Under the $2.2 million deal, all creditors would be paid out immediately except the council, which will take a deferred payment. The sale, if accepted by the administrators, will place the current tenant – the Actors Centre Australia – into uncertainty, because they have been unable to reach an agreement with Co. As. It. regarding a long-term lease.
In an interview, Leichhardt Mayor Darcy Byrne said it was the right decision because it will put the facility in not-for-profit hands.
“It’s important to note that we [council] do not own or control this site, but as a substantial creditor, we tried to act responsibly to recoup our debt and to prevent the cultural centre being privatised,” he said.
“Council is willing to delay repayment of the debts we are owed in order to ensure that this remains a cultural centre for the benefit of the public, not a nightclub for a privately-owned business.”
Novati Constructions, which helped build the centre, made a higher offer which was preferred by the administrator, SV Partners.
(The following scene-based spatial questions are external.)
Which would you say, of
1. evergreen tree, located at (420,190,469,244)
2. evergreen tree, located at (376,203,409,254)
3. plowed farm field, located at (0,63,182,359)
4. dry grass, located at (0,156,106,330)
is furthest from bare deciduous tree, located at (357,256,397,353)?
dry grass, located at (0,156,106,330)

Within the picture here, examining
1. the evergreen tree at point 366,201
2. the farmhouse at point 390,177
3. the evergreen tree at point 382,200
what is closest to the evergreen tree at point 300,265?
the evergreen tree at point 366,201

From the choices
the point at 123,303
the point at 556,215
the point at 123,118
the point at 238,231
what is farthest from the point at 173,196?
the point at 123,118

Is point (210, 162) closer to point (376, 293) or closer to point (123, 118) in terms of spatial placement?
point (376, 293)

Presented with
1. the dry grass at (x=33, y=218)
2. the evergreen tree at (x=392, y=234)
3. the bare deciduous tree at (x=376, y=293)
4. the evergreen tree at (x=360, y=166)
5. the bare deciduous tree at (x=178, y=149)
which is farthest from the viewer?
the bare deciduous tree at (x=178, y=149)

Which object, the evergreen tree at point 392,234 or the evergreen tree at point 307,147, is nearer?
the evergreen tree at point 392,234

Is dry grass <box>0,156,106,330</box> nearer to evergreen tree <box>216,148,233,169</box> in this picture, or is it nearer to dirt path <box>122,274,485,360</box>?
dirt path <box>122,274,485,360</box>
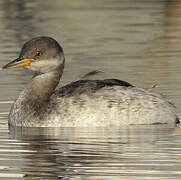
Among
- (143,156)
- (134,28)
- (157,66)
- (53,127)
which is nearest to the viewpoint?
(143,156)

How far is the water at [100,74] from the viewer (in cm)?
1315

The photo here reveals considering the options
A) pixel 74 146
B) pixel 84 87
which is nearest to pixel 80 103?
pixel 84 87

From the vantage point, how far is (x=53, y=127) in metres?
16.2

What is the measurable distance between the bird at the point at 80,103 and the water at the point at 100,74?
0.23 m

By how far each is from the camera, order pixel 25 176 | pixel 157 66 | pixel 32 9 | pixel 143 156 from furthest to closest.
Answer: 1. pixel 32 9
2. pixel 157 66
3. pixel 143 156
4. pixel 25 176

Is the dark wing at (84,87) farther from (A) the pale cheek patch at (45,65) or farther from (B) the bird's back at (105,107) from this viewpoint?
→ (A) the pale cheek patch at (45,65)

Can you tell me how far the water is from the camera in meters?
13.1

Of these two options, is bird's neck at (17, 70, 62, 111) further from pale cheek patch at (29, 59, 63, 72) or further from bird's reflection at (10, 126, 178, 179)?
bird's reflection at (10, 126, 178, 179)

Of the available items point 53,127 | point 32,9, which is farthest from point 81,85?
point 32,9

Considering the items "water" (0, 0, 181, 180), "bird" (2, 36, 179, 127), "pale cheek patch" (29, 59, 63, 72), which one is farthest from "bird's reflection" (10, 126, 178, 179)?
"pale cheek patch" (29, 59, 63, 72)

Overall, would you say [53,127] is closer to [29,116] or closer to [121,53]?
[29,116]

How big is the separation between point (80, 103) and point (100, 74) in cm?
505

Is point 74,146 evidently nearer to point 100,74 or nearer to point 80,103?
point 80,103

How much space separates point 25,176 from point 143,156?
66.2 inches
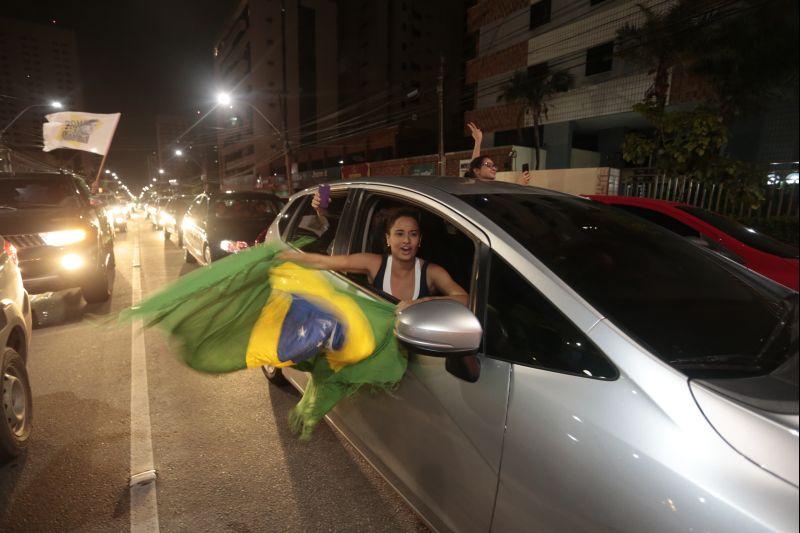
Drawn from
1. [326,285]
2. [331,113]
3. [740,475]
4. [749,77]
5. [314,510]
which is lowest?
[314,510]

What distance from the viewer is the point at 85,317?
6.03 meters

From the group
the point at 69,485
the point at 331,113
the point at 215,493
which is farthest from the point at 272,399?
the point at 331,113

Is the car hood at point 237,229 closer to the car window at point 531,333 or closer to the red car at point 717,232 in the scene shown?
the red car at point 717,232

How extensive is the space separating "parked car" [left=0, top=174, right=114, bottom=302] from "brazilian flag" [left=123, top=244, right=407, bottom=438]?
4.12 metres

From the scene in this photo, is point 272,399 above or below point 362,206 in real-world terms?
below

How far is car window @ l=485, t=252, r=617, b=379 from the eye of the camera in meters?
1.48

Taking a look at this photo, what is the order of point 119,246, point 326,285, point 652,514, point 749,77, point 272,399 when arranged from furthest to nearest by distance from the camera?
point 119,246 < point 272,399 < point 326,285 < point 652,514 < point 749,77

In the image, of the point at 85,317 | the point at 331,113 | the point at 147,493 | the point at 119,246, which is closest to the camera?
the point at 147,493

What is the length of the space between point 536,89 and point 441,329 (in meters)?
25.9

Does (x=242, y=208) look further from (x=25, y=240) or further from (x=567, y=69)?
(x=567, y=69)

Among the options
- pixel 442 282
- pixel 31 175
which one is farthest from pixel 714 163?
pixel 31 175

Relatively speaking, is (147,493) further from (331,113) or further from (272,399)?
(331,113)

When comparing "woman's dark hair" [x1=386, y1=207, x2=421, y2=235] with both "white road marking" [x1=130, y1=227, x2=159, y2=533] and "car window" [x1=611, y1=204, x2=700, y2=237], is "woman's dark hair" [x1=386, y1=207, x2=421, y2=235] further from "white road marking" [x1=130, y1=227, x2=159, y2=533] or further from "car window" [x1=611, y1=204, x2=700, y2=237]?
"car window" [x1=611, y1=204, x2=700, y2=237]

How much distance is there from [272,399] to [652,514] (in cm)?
313
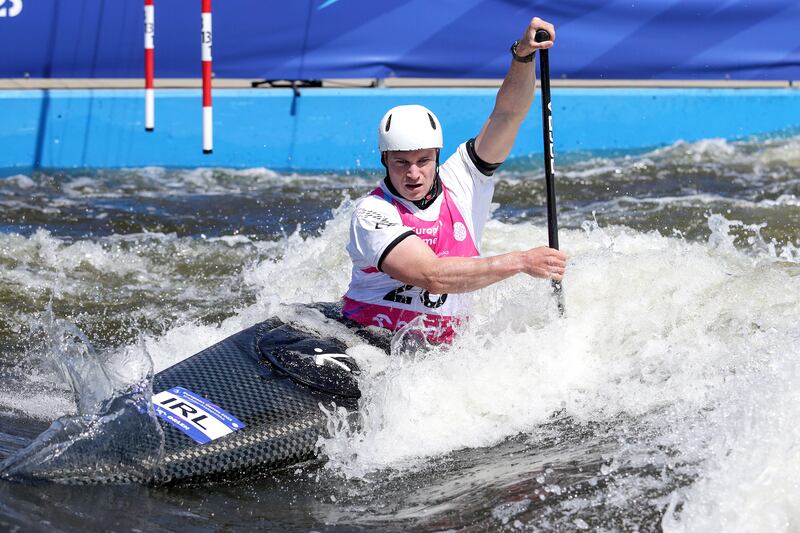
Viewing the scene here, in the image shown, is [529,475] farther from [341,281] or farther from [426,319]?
[341,281]

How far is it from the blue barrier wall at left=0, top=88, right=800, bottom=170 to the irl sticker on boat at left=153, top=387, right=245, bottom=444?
578cm

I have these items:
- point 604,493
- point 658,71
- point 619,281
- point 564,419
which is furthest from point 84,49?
point 604,493

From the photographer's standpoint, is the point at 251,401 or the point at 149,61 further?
the point at 149,61

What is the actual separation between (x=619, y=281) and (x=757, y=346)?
98 centimetres

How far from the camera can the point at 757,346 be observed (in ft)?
15.1

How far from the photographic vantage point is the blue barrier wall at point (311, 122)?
31.9 feet

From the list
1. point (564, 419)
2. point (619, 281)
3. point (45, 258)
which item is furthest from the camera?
point (45, 258)

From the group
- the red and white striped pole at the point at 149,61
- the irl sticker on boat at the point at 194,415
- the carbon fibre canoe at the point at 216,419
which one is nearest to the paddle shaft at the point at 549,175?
the carbon fibre canoe at the point at 216,419

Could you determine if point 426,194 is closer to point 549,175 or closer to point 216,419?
point 549,175

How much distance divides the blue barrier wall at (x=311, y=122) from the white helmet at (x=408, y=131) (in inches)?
221

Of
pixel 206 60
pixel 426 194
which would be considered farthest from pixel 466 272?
pixel 206 60

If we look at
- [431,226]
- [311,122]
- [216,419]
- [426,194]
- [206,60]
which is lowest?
[216,419]

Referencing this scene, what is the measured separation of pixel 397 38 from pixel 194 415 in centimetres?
642

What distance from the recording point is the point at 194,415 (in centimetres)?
432
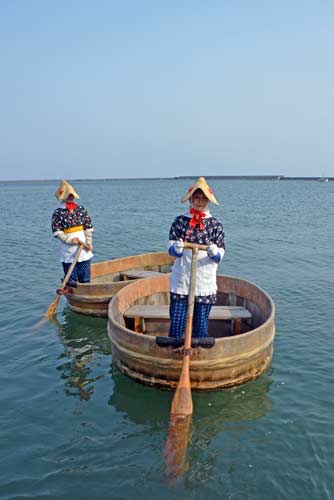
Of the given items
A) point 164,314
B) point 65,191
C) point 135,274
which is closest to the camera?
point 164,314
But Mr Byrne said SV Partners had “made it clear…that they would not object to a sale that involved all creditors being paid out”.
Stephen Hathway, SV Partners executive director, described the saga to date as “an Italian stand-off”. He legally retains the right to sell the IFL’s assets to the highest bidder, but said he won’t exercise that right at this stage.
“I haven’t got one contract in front of me that I can sign at the moment,” Mr Hathway said on Tuesday, before council’s resolution. “I can’t force something until I’ve got something to force.”
Mr Byrne said he hoped Co. As. It. and the Actors Centre can reach an agreement but that ultimately it was a matter for them. Rent and use of the facility’s limited space are understood to be the two stumbling blocks in their negotiations.
In a statement, Co. As. It. acknowledged they would now conduct renewed discussions with the ACA, along with “other notable arts organisations”.
“Our business plan is based on making the Italian Cultural Centre a hive of activity, drawing visitors and patrons for the local area as well as wider Sydney,” Co. As. It. president Lorenzo Fazzini said.
“We will not be able to do this on our own but with the right partner we will be able to stimulate both the cultural and economic life of the Norton Street precinct”.
Mr Fazzini recognised the needs of Co. As. It. and a performing arts organisation as “disparate but not mutually exclusive”. But with regard to an offer made by the ACA, he said: “We could not proceed with an arrangement that is not financially sound.”
In a letter to councillors sent the day before Tuesday’s resolution, ACA president Dean Carey described that offer as “commercially viable, sustainable and generous”. He said Co. As. It. “wanted double what we were offering, a sum which no arts organisation could afford to pay”.
Mr Carey’s letter said Co. As. It.’s business plan was an unknown entity, and accused Leichhardt Council of a lack of transparency around its decision-making.
“Why are they relying on a document that Co. As. It. has put together and why is nobody down here [at the Forum]?” he asked.
“I’ve had one person from council visit me on site, I’ve had one phone call from councillors, and one email returned.”
As this edition went to print, Mr Carey told the Inner West Independent the ACA will now commence legal action against Leichhardt Council.